Le producteur s’inquiète des remous subis lors des deux derniers étés, alors que les kiosques disparaissaient au Marché et que le conseil d’administration des marchés publics était mêlé à la justice.
«Avant ces deux ans-là, on n’aurait jamais vraiment pensé aller ailleurs. Mais depuis, on est en réflexion pour trouver d’autres points de vente.» – Pierre-Paul Lacroix, copropriétaire des Serres R. & F. Lacroix
La propriétaire de la Ferme René Lussier, France Bisson, est sans équivoque: les mesures sanitaires auront un impact sur les recettes des marchands.
«Ça brasse beaucoup au marché. Encore plus cette année, il y a beaucoup de brouhaha. J’ai entendu des collègues dire qu’ils ne reviendraient pas», affirme-t-elle.
Le Marché Jean-Talon s’est maintes fois retrouvé sous le feu des projecteurs depuis l’été 2018. L’élimination de places de stationnement pour installer une place publique avait alors soulevé l’indignation chez certains.
L’été dernier, le Marché avait dû composer avec plusieurs échoppes vides. Quelques mois plus tard, les membres du C.A. de la Corporation de gestion des marchés publics de Montréal (MPM) démissionnaient en bloc, évoquant des craintes pour leur «intégrité personnelle».
Une enquête policière avait même été ouverte pour faire la lumière sur les circonstances de ces départs.
Quel avenir pour la Corporation?
Myriam Binette, qui possède un kiosque fleuriste à Jean-Talon, ne craint pas pour l’avenir du Marché.
Elle invite toutefois la Ville de Montréal a sérieusement considérer la prise de contrôle des marchés publics de la métropole.

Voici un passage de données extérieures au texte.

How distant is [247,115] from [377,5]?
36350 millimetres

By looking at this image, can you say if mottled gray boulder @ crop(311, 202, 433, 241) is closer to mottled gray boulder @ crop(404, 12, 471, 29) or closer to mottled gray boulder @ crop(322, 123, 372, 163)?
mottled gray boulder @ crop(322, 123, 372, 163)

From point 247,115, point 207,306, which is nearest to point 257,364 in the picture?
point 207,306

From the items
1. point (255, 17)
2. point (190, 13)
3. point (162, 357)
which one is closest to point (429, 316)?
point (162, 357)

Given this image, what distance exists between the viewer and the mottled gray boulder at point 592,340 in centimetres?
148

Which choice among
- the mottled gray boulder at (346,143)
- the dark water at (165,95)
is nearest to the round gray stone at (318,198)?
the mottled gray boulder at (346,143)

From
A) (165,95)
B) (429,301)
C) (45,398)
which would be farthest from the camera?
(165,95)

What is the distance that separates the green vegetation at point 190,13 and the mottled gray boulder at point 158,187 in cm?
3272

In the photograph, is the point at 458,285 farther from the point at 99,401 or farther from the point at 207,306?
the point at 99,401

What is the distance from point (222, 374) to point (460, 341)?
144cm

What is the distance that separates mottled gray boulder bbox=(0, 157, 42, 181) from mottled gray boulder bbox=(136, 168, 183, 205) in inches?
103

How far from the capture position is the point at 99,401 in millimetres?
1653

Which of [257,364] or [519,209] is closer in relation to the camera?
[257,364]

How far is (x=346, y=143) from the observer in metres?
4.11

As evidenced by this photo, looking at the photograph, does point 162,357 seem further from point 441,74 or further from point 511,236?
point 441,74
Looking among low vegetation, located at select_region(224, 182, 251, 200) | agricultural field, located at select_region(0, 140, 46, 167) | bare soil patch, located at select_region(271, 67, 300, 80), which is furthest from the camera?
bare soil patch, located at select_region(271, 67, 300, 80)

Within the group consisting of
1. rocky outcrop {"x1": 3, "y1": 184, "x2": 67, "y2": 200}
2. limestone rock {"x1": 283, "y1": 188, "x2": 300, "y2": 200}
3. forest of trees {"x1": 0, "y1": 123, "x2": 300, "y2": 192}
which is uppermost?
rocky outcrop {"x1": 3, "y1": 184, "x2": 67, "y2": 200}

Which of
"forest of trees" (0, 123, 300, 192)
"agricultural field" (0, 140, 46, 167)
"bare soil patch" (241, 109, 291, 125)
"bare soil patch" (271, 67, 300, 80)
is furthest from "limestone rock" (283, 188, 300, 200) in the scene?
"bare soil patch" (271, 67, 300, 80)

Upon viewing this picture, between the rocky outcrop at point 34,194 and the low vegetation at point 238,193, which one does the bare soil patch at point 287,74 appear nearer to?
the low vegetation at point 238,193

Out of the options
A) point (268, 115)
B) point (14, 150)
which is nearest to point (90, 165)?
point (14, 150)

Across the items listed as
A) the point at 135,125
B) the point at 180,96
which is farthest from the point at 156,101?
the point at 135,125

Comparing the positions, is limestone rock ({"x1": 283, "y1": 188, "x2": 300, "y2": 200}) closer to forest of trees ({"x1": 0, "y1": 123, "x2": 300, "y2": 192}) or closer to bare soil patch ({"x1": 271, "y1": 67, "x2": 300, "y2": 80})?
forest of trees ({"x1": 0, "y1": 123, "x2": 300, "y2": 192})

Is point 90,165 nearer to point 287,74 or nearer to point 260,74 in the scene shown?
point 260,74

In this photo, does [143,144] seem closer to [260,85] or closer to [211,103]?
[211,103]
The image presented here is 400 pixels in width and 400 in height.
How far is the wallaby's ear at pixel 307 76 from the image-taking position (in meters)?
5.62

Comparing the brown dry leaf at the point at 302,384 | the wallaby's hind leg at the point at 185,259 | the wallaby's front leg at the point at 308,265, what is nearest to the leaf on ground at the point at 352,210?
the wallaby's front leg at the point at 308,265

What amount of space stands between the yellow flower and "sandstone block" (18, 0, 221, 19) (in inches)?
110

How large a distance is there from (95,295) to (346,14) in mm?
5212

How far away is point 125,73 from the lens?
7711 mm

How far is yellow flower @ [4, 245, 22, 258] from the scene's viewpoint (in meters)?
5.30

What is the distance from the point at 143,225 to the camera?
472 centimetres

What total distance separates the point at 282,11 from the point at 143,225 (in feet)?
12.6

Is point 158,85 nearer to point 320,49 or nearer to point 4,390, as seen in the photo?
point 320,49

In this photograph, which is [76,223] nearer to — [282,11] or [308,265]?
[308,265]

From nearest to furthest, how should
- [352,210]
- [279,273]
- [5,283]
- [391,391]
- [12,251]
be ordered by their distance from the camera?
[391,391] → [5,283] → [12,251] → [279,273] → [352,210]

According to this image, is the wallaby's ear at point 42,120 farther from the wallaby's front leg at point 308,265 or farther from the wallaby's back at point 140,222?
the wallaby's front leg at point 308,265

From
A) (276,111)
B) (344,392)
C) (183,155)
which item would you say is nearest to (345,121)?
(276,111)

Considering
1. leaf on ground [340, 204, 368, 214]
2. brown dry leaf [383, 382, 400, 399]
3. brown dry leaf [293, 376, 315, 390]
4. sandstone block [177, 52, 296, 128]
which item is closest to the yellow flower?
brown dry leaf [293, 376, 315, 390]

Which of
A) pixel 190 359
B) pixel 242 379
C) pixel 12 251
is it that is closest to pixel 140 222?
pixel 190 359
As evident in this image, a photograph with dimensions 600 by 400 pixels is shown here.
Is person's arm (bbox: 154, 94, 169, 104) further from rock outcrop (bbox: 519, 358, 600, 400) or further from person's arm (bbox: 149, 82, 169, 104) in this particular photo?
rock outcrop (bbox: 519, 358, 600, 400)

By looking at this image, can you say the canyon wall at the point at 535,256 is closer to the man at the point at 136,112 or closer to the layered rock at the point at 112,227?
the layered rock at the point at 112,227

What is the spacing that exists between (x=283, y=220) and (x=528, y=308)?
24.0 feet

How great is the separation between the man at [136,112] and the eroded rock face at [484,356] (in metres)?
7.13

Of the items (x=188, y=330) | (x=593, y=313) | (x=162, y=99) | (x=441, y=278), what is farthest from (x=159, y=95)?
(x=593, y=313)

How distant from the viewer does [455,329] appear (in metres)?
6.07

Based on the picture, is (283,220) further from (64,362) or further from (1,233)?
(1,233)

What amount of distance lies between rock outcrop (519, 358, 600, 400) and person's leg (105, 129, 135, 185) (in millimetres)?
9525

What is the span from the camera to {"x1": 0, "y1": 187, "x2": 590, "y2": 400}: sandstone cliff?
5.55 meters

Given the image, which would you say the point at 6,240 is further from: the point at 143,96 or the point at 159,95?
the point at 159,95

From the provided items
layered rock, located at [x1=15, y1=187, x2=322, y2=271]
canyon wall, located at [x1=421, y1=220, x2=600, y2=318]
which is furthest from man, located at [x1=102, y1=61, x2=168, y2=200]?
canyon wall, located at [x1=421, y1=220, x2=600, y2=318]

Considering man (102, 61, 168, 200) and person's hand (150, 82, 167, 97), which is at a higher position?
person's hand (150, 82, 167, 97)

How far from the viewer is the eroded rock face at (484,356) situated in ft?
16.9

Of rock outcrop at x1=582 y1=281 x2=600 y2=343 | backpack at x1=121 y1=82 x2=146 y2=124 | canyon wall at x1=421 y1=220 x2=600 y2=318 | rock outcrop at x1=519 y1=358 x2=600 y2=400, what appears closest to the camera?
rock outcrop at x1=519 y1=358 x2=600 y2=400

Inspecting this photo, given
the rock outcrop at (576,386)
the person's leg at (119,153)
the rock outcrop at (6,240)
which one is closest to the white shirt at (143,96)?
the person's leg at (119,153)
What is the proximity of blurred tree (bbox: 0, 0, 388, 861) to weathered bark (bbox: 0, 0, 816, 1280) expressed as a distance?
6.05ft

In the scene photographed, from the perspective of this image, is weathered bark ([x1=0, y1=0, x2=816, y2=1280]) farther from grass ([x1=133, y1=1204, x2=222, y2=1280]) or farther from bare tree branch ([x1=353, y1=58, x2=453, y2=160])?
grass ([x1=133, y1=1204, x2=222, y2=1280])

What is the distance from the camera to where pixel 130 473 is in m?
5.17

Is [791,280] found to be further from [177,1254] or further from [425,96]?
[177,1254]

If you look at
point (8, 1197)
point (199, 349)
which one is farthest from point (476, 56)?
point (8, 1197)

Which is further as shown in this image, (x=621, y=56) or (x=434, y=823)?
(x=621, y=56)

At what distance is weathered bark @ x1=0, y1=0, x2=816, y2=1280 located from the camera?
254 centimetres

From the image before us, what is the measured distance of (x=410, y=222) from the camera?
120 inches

«Les marchands n’ont peut-être pas la compétence de gérer des millions de dollars, ce que représentent les marchés publics de Montréal quand même. La Ville, en ce moment, est comme le grand-père qui regarde son petit-fils marcher tout croche», signifie-t-elle.
Des difficultés en vue
Le nouveau directeur général par intérim des MPM, Nicolas Fabien-Ouellet, convient que l’offre de certains commerçants du Marché – comme ceux qui servent habituellement les touristes – s’avère «plus difficile» par les temps qui courent.
«L’été commence, c’est une autre période d’adaptation. Il y a du changement pour les consommateurs et les marchands, une autre fois», avance M. Fabien-Ouellet.
Le porte-parole de la Corporation invite les vendeurs à utiliser les programmes de livraison mis en place sur le marché afin d’atténuer les effets de la crise sanitaire.
Mais si les producteurs des marchés Atwater et Maisonneuve sont au rendez-vous, le portrait n’est pas aussi rose à Jean-Talon, admet M. Fabien-Ouellet. «Il y en a qui ont une certaine crainte, mais on s’attend à voir plus ou moins les mêmes marchands que l’année passée», lance-t-il.
De possibles impacts sur la main-d’œuvre
En plus de constater des défis liés à la circulation à l’établissement montréalais, Myriam Binette évoque d’importants besoins de relève pour cet été.
«Le manque de personnel nous touche aussi. On peut gagner la [Prestation canadienne d’urgence] pour 2000$ par mois sans se mettre à risque. C’est sûr qu’il y a une peur», soutient-elle.